Given request → Rewrite the lines starting at the one containing "What is the" and ending at the last line, changing "pedestal" to "plinth" and leaving everything else as it is.
──────────
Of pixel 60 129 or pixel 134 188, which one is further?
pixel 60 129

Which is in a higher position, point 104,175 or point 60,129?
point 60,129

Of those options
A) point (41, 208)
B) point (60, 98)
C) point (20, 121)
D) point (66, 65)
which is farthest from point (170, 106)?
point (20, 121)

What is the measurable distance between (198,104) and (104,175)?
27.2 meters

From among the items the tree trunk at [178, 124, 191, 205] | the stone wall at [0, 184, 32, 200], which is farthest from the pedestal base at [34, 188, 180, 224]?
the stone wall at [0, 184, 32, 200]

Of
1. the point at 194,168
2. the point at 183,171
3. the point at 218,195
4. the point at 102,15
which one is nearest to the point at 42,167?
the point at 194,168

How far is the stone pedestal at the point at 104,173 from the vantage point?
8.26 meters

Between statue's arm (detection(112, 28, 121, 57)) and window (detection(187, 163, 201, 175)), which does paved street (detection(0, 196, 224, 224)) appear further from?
──────────
Worked solution →
What is the measurable distance between (198,104) and (104,175)?
27.2 meters

From among the items the tree trunk at [178, 124, 191, 205] | the stone wall at [0, 184, 32, 200], which is farthest from the plinth base at [34, 188, 180, 224]?
the stone wall at [0, 184, 32, 200]

Of
1. the point at 194,168
2. the point at 183,171
3. the point at 218,195
4. the point at 102,15
which one is nearest to the point at 42,167?
the point at 194,168

How far is the stone plinth at the point at 104,173 from the vantage point?
8.26 meters

Between statue's arm (detection(112, 28, 121, 57)) and window (detection(187, 163, 201, 175)), which does paved street (detection(0, 196, 224, 224)) appear further from?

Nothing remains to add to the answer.